Dataset excerpt:
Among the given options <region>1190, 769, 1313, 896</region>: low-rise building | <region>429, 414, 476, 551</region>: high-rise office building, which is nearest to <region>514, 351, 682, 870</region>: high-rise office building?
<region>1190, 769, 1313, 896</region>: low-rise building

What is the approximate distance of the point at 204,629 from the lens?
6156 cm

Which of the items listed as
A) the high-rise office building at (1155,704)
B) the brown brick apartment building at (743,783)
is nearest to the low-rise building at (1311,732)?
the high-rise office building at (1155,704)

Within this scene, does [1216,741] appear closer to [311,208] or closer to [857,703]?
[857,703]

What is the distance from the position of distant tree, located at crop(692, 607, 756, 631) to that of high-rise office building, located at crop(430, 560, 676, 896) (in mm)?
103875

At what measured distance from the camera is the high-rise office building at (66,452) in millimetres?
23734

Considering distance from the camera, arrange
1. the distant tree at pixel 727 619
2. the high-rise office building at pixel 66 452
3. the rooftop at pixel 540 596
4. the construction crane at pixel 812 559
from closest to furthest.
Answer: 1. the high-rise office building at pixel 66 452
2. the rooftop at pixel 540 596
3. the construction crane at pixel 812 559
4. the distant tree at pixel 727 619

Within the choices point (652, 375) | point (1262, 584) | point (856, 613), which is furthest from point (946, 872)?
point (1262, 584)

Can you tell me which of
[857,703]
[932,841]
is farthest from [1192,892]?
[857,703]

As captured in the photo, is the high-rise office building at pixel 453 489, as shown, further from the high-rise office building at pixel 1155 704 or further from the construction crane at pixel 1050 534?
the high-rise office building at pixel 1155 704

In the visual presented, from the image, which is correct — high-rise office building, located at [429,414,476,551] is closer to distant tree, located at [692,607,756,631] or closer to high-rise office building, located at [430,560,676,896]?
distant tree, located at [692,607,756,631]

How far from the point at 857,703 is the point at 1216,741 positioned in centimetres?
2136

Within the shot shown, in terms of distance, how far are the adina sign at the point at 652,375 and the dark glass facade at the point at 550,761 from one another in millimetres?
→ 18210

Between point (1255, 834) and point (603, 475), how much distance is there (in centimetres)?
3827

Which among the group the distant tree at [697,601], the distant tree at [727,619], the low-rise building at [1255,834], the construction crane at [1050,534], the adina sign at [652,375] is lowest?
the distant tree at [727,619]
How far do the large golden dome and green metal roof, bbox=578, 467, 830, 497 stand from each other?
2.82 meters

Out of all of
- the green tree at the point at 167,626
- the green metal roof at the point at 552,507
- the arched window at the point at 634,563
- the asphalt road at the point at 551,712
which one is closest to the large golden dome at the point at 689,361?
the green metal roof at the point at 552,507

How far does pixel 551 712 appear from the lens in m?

Direction
Print all of the items above verbatim, without changing anything.

Output for this task
Among the given options <region>1190, 769, 1313, 896</region>: low-rise building | <region>429, 414, 476, 551</region>: high-rise office building, which is nearest to <region>514, 351, 682, 870</region>: high-rise office building?
<region>1190, 769, 1313, 896</region>: low-rise building

What is the approximate distance of the point at 204,629 from the lens?
6156 cm

Which of the items listed as
A) the high-rise office building at (1155,704)
B) the brown brick apartment building at (743,783)
is nearest to the low-rise building at (1311,732)?
the high-rise office building at (1155,704)

Within this scene, does [1216,741] appear closer to [311,208] or closer to [857,703]?
[857,703]

What is the distance from the position of distant tree, located at crop(692, 607, 756, 631) to that of high-rise office building, located at crop(430, 560, 676, 896) (in mm)?
103875

At what measured distance from the camera is the high-rise office building at (66,452) in millimetres?
23734

Considering distance from the camera, arrange
1. the distant tree at pixel 727 619
2. the high-rise office building at pixel 66 452
3. the rooftop at pixel 540 596
4. the construction crane at pixel 812 559
from closest to furthest.
Answer: 1. the high-rise office building at pixel 66 452
2. the rooftop at pixel 540 596
3. the construction crane at pixel 812 559
4. the distant tree at pixel 727 619

Within the choices point (652, 375) | point (1262, 584) | point (856, 613), which is furthest from point (946, 872)?
point (1262, 584)

Can you tell me which of
[857,703]
[932,841]
is farthest from [1192,892]?
[857,703]

As captured in the photo, is the high-rise office building at pixel 453 489, as shown, further from the high-rise office building at pixel 1155 704 or further from the construction crane at pixel 1050 534?
the high-rise office building at pixel 1155 704

In the visual presented, from the image, which is correct — high-rise office building, located at [429,414,476,551] is closer to distant tree, located at [692,607,756,631] or closer to high-rise office building, located at [430,560,676,896]?
distant tree, located at [692,607,756,631]

How far from the point at 857,703 is the point at 1216,741 positioned in centimetres?
2136

Within the shot shown, in terms of distance, how far are the adina sign at the point at 652,375 and the dark glass facade at the point at 550,761 from one another in millimetres?
→ 18210

Between point (1255, 834) and point (603, 475), how much distance is there (in centimetres)?
3827

Which among the group the distant tree at [697,601], the distant tree at [727,619], the low-rise building at [1255,834], the construction crane at [1050,534], the adina sign at [652,375] is lowest?
the distant tree at [727,619]
How far do the large golden dome and green metal roof, bbox=578, 467, 830, 497 stand from each other?
2.82 meters

Out of all of
- the green tree at the point at 167,626
- the green metal roof at the point at 552,507
- the arched window at the point at 634,563
- the asphalt road at the point at 551,712
which one is closest to the large golden dome at the point at 689,361?
the green metal roof at the point at 552,507

How far does pixel 551 712 appear from the lens in m?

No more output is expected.